**What you should do**
Report each line of the records below that contains the word "this", copying every such line in full.
[Start Material to process]
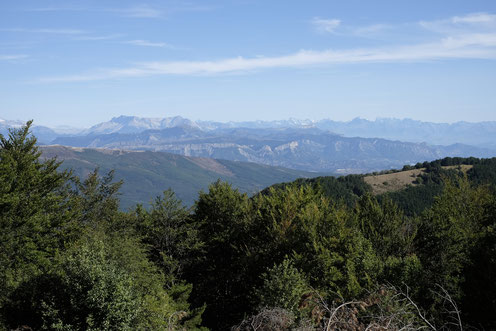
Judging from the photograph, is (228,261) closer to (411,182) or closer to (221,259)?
[End Material to process]
[Start Material to process]
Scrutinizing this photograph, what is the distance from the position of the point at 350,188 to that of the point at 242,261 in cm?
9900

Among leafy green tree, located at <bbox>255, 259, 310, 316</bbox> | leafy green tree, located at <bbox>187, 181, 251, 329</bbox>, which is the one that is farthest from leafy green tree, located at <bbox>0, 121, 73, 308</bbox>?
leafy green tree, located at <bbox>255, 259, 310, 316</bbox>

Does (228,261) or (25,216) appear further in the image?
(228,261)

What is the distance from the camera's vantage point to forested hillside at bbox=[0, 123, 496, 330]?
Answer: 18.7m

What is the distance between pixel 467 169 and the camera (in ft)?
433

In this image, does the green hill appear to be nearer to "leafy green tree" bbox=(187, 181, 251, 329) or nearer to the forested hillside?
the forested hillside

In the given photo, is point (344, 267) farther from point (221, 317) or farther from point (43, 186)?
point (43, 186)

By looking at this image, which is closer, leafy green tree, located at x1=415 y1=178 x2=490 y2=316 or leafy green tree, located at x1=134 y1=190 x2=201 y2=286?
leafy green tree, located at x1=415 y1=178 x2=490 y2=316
[End Material to process]
**Expected answer**
Scrutinizing this photograph, what is the distance from the position of the point at 350,188 to that of the point at 242,261 in cm?
In this image, does the green hill appear to be nearer to "leafy green tree" bbox=(187, 181, 251, 329) or nearer to the forested hillside?
By looking at this image, which is closer, leafy green tree, located at x1=415 y1=178 x2=490 y2=316 or leafy green tree, located at x1=134 y1=190 x2=201 y2=286?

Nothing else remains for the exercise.